— START OF DATASET RECORDS —
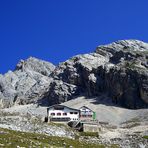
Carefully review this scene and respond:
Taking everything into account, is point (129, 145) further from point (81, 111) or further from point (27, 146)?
point (81, 111)

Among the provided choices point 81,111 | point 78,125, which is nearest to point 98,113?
point 81,111

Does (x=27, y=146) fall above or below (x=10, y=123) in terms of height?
below

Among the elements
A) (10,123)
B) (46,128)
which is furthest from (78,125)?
(10,123)

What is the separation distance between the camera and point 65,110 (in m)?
156

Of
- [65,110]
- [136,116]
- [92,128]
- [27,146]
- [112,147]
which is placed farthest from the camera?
[136,116]

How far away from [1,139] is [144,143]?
43.8 m

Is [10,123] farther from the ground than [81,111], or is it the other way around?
[81,111]

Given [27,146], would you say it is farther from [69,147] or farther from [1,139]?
[69,147]

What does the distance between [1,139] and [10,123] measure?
3045 centimetres

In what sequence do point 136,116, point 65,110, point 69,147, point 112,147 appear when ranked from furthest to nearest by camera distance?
point 136,116, point 65,110, point 112,147, point 69,147

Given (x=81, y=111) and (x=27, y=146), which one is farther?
(x=81, y=111)

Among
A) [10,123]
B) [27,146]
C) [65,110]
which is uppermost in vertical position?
[65,110]

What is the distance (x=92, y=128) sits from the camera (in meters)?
112

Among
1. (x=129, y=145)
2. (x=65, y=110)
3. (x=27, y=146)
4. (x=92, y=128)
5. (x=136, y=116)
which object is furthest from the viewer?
(x=136, y=116)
— END OF DATASET RECORDS —
# REQUIREMENTS
Rescale the records from the line with "Given (x=81, y=111)" up to and including the last line of the records, reproducing every line with its request. Multiply each number in the answers (the point coordinates and the distance value) by 0.55, round to whole numbers with halves rounded up, and leave the numbers in the requests unchanged.

# FINAL RESULT
Given (x=81, y=111) and (x=27, y=146), which one is farther?
(x=45, y=61)

Among
A) [10,123]
B) [27,146]
C) [65,110]
which is uppermost in vertical position?
[36,61]

What is the distance (x=92, y=128) sits from the camera (in meters)?
62

Among
1. (x=129, y=145)
2. (x=65, y=110)
3. (x=27, y=146)
4. (x=92, y=128)
5. (x=136, y=116)
which object is furthest from the viewer?
(x=75, y=64)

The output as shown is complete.